The program will provide short-term relief to eligible small businesses and nonprofits that faced significant hardship in the payment of utility bills for service provided during the months of disruption to their business due to the COVID-19 pandemic. The program offers grants up to $7,500 to be applied to utility bill debt for eligible small businesses.
“Iowa’s small businesses and nonprofits keep our communities and our economy moving forward, and they have been hit hard in these unprecedented times,” said IEDA and Iowa Finance Authority Director Debi Durham. “We are proud to work with our utility partners statewide through this new program to help reduce the burden and position small businesses for recovery and growth.”

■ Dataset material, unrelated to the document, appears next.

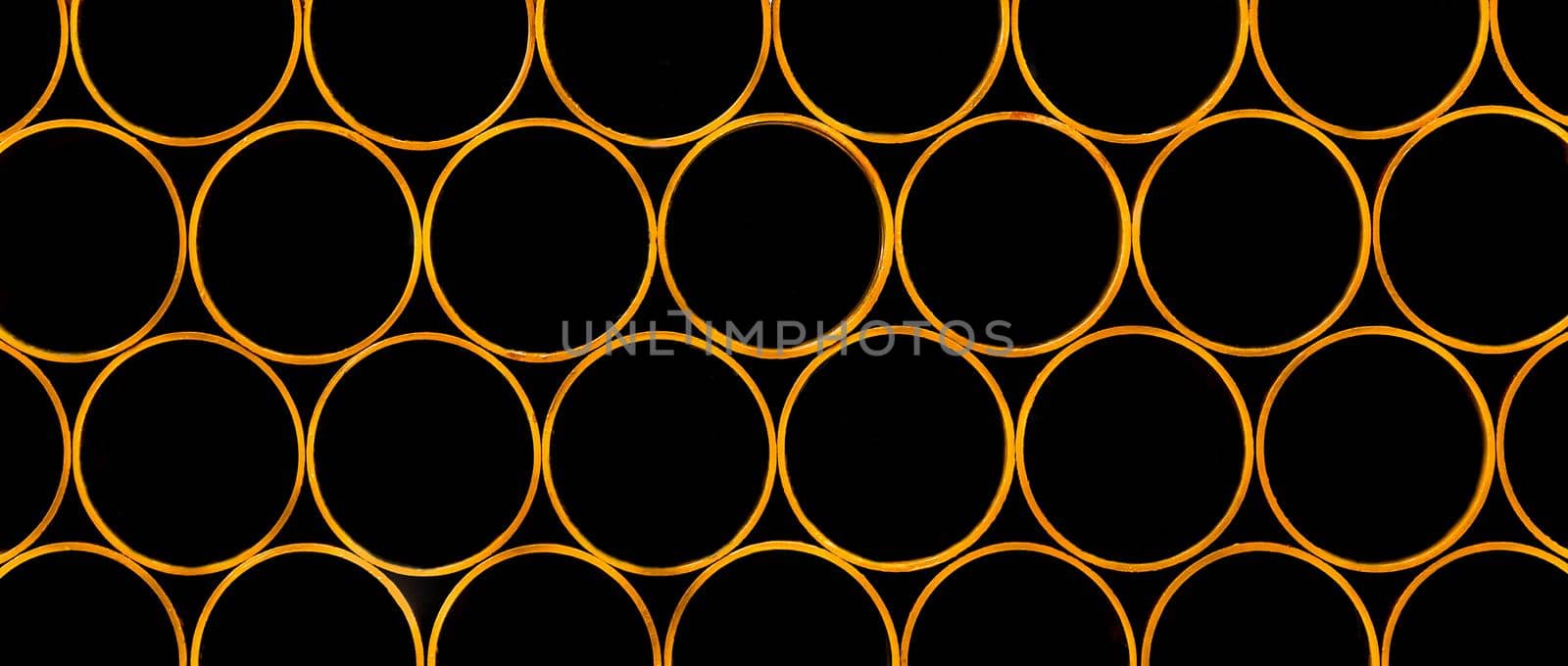 Pile of round industrial material polyethylene thermoplastic pipes on a construction site by AYDO8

A funding allocation of $14.5 million from the CARES Act is available to IEDA for this initiative. To be eligible to receive assistance, businesses must have:
a physical (non-residential) location in Iowa and 50 or fewer employees;
not received funding from the IEDA’s Small Business Relief Grant Program;
experienced a COVID-19 loss of revenue on or after March 17, 2020, that resulted in unpaid bills for electric or natural gas service provided between March 17, 2020, and June 30, 2020; and
remained in operation or re-opened at the time of application.
For a full list of eligibility requirements, additional information and to apply, visit iowabusinessrecovery.com. Applications will be accepted between July 17, 2020, and August 21, 2020, or until funding is depleted, whichever comes first. Applications will be reviewed in the order received. Assistance will be awarded based on application completeness and eligibility until all funds have been exhausted.